If the waiting time is very urgent, the ETL system architecture must be shifted from batch to stream processing.

7. Archive and Lineage

The recommendation is to write data to disk after each major activity (extraction, purge, and consistency, and commit) of the ETL pipeline.

8. User Submission Interface

The final step of ETL is to transfer data to BI applications, which must be responsible for the content and structure of the data.

Otherwise, it can greatly increase the complexity of the BI application, reduce the speed of querying and creating reports, and make the user feel the data too complex.

9. Available skills

Some ETL decisions must be made based on the human resources available to build and manage the system.

For example, if the team does not have C + + programming capability or cannot reach the corresponding level, it should not build a processing module that relies heavily on the C + + language.

If you have a mainstream manufacturer of ETL tools related skills, there is a lot of spectrum in mind.

The other is to manually write code to generate ETL tools, or to use the vendor's development package.

10. Legacy Licenses

What do you mean, a license?

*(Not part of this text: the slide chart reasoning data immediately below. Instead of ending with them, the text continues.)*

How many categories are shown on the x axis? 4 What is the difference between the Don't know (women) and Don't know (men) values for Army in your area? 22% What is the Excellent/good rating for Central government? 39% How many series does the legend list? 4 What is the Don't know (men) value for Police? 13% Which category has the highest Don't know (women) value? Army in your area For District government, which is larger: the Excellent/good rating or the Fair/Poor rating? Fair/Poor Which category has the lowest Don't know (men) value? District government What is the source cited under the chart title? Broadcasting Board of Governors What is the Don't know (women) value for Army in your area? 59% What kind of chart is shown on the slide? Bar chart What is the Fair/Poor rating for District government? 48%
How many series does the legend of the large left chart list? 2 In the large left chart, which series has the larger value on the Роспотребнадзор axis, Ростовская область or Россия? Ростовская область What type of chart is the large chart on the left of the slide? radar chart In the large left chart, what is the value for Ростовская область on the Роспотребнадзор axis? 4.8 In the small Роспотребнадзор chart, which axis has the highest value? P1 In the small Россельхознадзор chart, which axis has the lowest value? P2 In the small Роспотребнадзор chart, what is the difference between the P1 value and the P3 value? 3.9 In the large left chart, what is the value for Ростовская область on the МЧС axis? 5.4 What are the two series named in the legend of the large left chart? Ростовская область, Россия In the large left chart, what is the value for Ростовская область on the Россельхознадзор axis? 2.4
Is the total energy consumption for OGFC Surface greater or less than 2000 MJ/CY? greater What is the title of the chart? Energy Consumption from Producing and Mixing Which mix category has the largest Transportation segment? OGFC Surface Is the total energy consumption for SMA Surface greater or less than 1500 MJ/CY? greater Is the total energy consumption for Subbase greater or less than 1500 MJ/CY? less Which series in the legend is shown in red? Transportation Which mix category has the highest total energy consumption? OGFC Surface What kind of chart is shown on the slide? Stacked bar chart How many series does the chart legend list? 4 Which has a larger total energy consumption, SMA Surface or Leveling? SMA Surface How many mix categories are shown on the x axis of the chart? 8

License for Software?

Introduction to extraction, conversion and loading (ii) wrapping requirements

Contact Us

The content source of this page is from Internet, which doesn't represent Alibaba Cloud's opinion; products and services mentioned on that page don't have any relationship with Alibaba Cloud. If the content of the page makes you feel confusing, please write us an email, we will handle the problem within 5 days after receiving your email.

If you find any instances of plagiarism from the community, please send an email to: info-contact@alibabacloud.com and provide relevant evidence. A staff member will contact you within 5 working days.

A Free Trial That Lets You Build Big!

Start building with 50+ products and up to 12 months usage for Elastic Compute Service

  • Sales Support

    1 on 1 presale consultation

  • After-Sales Support

    24/7 Technical Support 6 Free Tickets per Quarter Faster Response

  • Alibaba Cloud offers highly flexible support services tailored to meet your exact needs.